_WRITTEN PROBLEM 1_: Reproduce the stretch of the forum thread on dogs and late-night bathroom trips from "It's always the" through "worry too much.".
_WRITTEN PROBLEM 2_: Write the next part of the forum thread on dogs and late-night bathroom trips, beginning immediately after its final sentence.

_SELECTED TEXT_:
# # # #

It's always the last thing on Honey's mind - I am sure she just forgets why she gets let out in the garden last thing at night! Our 'word' is wee wee's and she will just look at me as if to say, yes mum I know what that means but not right now ok? !! She would let me know if she needed to go though so I don't worry too much.


----------



## mr3856a

Survey says...!

16 hours, 15 minutes. We went out this morning at about 8:15, and the funny thing is, it isn't as if he gets up and stands by the door dancing, wagging his tail. I got up, had breakfast, fed him, and as I'm getting ready to out he's just laying there on the floor. No sense of urgency at all.

Anyway, I guess I just have a dog with a serious bladder.


----------



## GoldenJoyx'stwo

mr3856a said:


> Survey says...!
> 
> 16 hours, 15 minutes. We went out this morning at about 8:15, and the funny thing is, it isn't as if he gets up and stands by the door dancing, wagging his tail. I got up, had breakfast, fed him, and as I'm getting ready to out he's just laying there on the floor. No sense of urgency at all.
> 
> Anyway, I guess I just have a dog with a serious bladder.

# # # #

_EXCERPTED DATA_:
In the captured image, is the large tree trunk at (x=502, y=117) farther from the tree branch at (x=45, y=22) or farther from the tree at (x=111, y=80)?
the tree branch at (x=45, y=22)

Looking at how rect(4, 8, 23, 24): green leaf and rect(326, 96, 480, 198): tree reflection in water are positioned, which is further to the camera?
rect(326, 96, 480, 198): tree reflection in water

# # # #

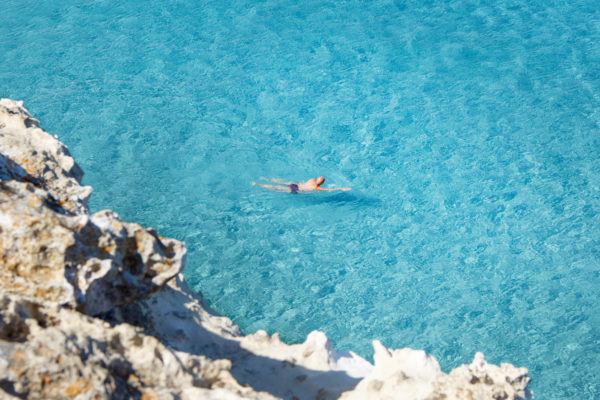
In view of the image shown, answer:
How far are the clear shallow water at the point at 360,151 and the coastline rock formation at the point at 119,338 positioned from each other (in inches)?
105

# # # #

_TASK RESULT 1_:
It's always the last thing on Honey's mind - I am sure she just forgets why she gets let out in the garden last thing at night! Our 'word' is wee wee's and she will just look at me as if to say, yes mum I know what that means but not right now ok? !! She would let me know if she needed to go though so I don't worry too much.

_TASK RESULT 2_:
Sounds familiar! Tucker runs out the door right after eating. Shadow sits down and reads the newspaper. I forgot to let him out once before leaving for work...:doh:


----------



## Joe

I would say 10-12 hours is normal for an adult Golden.
From time to time we need to leave our dogs home alone for 10-12 hours and when we come home and immediately take them out, Kia (our older) will still walk for 5-10 minutes, to get to her corner to pee. Hard to say if this is healthy or not, we should have a vet to answer this question.


----------



## lovealways_jami

Is this the Male that you rescued? Maybe the previous owner(s) didnt let him out very much to go potty so he had to learn to hold it?? Just a thought... Diesel can hold some pee! Ill tell you what!


----------



## missmarstar

Sam has held it maybe 12 hours or so at the longest.... he does get me up in the morning with little whines and face licking, but i honestly think he's more concerned about getting his breakfast than going potty.


----------



## mr3856a

lovealways_jami said:


> Is this the Male that you rescued? Maybe the previous owner(s) didnt let him out very much to go potty so he had to learn to hold it?? Just a thought... Diesel can hold some pee! Ill tell you what!


Yes it is, actually, but I'm pretty sure they just put him outside and left him there. He had those little leathery wear spots on his doggy elbows that you often see on much older dogs, which I suspect came from lying on a hard surface outdoors (they have since grown back in with hair ).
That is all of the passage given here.